Smarter Demand Forecasting: Using Aggregated Data to Overcome Stockouts

Stockouts are a persistent issue in supply chains, and surprisingly, many businesses still don’t have a clear way to track or account for them. When a product isn’t available, the sales data you collect stops reflecting actual customer demand. Instead, it shows what was sold—not what could have been sold. This gap can lead to inaccurate forecasts and poor decision-making. While the ideal solution is to capture true demand even during stockouts, most organizations aren’t there yet. That’s where aggregate forecasting becomes a practical workaround.
Why Aggregation Leads to Better Forecasts
Forecasting at a broader level—by combining data across products, locations, or channels—often produces more dependable results than working with highly detailed data. One simple reason is volume: more data points generally mean a clearer, more stable picture of demand.
Aggregation also helps smooth out randomness. At a granular level, data can be noisy—affected by one-off events like a sudden demand spike or a stockout in a single store. When you combine data from multiple sources, those irregularities tend to cancel each other out, making patterns easier to trust.
It also becomes easier to spot bigger trends. Seasonal patterns, weekly demand cycles, or the effects of promotions are much more visible when you step back and look at aggregated data. This broader view helps planners focus on what’s really driving demand instead of reacting to isolated incidents.
On top of that, aggregated data offers richer insights. By looking at combined information, businesses can better understand how different factors—like location, customer behavior, or product type—work together to shape demand.
How to Group Data Effectively
The value of aggregate forecasting depends heavily on how you group your data. There’s no single correct way—it depends on your business—but some common approaches tend to work well.

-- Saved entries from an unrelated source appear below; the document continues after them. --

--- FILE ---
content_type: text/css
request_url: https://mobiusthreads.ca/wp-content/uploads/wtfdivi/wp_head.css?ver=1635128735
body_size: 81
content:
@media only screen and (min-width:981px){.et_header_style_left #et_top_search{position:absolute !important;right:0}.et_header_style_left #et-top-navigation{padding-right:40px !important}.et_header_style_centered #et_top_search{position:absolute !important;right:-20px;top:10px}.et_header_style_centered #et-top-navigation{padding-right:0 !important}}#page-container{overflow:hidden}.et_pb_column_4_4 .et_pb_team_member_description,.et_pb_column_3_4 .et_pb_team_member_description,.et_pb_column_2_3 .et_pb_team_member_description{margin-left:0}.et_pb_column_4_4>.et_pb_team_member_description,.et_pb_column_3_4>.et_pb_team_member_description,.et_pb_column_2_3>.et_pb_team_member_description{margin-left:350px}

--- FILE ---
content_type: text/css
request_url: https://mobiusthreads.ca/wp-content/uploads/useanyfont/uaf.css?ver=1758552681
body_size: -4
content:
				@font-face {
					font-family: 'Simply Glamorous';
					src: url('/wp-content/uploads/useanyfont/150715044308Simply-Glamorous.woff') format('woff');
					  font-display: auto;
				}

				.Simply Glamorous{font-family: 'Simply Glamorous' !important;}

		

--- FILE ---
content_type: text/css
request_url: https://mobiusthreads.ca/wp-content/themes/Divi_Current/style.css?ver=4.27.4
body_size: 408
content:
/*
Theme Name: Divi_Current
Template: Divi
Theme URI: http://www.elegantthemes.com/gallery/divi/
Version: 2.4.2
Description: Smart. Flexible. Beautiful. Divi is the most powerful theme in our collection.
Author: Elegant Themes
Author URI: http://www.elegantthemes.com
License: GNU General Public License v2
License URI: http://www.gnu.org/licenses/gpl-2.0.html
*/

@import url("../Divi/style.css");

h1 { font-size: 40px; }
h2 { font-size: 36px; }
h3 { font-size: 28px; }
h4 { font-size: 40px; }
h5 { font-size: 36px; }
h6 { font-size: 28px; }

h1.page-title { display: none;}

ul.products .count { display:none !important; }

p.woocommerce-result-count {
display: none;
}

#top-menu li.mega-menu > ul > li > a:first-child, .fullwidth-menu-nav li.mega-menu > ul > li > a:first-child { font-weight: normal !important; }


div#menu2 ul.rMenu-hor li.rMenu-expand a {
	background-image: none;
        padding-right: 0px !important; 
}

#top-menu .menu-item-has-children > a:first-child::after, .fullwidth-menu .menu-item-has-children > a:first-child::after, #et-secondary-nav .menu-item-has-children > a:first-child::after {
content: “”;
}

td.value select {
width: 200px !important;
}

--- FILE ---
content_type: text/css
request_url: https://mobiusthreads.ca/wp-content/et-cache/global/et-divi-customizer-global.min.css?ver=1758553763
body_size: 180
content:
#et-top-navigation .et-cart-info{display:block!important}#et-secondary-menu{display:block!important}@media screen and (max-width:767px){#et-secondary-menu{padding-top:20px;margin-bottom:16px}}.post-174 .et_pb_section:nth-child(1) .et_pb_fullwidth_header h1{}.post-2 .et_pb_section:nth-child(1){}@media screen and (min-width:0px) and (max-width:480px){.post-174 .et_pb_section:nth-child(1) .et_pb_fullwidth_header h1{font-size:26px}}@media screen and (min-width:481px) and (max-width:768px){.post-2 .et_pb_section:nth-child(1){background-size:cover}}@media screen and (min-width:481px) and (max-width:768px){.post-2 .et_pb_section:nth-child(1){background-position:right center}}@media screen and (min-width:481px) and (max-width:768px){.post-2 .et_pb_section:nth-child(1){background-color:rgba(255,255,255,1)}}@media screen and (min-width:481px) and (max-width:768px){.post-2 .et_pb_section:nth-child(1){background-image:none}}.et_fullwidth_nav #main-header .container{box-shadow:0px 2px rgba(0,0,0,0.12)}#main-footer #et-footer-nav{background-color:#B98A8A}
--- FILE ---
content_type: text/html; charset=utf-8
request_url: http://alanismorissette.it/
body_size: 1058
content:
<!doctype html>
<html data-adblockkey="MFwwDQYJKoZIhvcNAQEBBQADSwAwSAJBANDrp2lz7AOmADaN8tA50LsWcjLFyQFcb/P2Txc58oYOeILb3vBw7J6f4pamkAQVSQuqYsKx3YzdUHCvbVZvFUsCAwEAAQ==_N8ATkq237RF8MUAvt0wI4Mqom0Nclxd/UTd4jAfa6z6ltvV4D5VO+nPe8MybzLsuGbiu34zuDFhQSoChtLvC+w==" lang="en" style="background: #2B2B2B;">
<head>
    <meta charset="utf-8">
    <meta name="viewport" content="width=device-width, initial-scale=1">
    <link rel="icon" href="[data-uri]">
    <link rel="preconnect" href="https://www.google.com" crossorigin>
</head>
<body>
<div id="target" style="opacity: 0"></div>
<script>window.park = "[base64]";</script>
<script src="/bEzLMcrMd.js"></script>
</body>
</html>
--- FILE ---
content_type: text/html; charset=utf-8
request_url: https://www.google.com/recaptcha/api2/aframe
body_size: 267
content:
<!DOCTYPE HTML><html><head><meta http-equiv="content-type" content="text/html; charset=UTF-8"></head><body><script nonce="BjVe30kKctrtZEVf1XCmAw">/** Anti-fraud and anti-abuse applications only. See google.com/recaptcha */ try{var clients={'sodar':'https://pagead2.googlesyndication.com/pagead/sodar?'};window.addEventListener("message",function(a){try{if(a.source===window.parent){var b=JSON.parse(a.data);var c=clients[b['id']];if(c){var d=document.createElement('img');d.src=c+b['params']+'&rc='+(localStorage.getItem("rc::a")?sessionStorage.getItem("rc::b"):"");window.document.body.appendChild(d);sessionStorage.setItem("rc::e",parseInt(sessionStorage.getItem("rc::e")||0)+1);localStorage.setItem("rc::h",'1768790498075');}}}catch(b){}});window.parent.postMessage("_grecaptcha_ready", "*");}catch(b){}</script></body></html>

Starting with product attributes is often useful. Grouping items by category, brand, or price range can reveal shared demand patterns. Products in the same category, for example, often behave similarly during certain seasons or promotions.
Location is another important factor. Demand can vary significantly from one region to another due to differences in customer demographics or store characteristics. Grouping stores into regions or clusters can help highlight these differences.
Sales channels also matter. Online and in-store sales often follow different patterns, so separating them before aggregating can lead to more relevant forecasts.
Marketing activity is another layer to consider. Promotions, discounts, and campaigns can have a big impact on demand. Grouping data around these events helps you better understand and predict their effects.
Reducing the Impact of Stockouts
Stockouts create artificial drops in sales data, making demand look lower than it actually is. If forecasting models rely on this data without adjustment, they tend to underestimate future demand.
Aggregation helps soften this problem. For example, if one store runs out of stock, data from other stores where the product is still available can help balance things out. This creates a more accurate overall picture.
It also reduces volatility. Stockouts can cause sharp, irregular changes in data that make forecasting more difficult. Aggregating data smooths these fluctuations, making trends easier to interpret.
Another advantage is visibility. By looking at aggregated data across locations or product groups, businesses can identify where stockouts happen most often and which products are most affected. This makes it easier to take targeted action, whether that’s improving replenishment or adjusting inventory strategies.
Business Impact and Practical Considerations
Finding the right level of aggregation is key. Different grouping methods will give different results, so it’s important to test and compare them using metrics like forecast error and bias. This helps identify what works best for your specific situation.
That said, aggregation isn’t without its challenges. One of the biggest is translating high-level forecasts back into detailed plans. Breaking down an aggregated forecast into individual products or locations can be tricky and requires thoughtful allocation.
Even so, the payoff is often worth it. Companies that adopt aggregate forecasting frequently see noticeable improvements in accuracy, along with better inventory decisions and fewer missed sales opportunities.
When stockouts can’t be completely eliminated, aggregate forecasting offers a practical way forward. By focusing on broader patterns and reducing the distortion caused by missing sales, businesses can make more informed and confident decisions about future demand.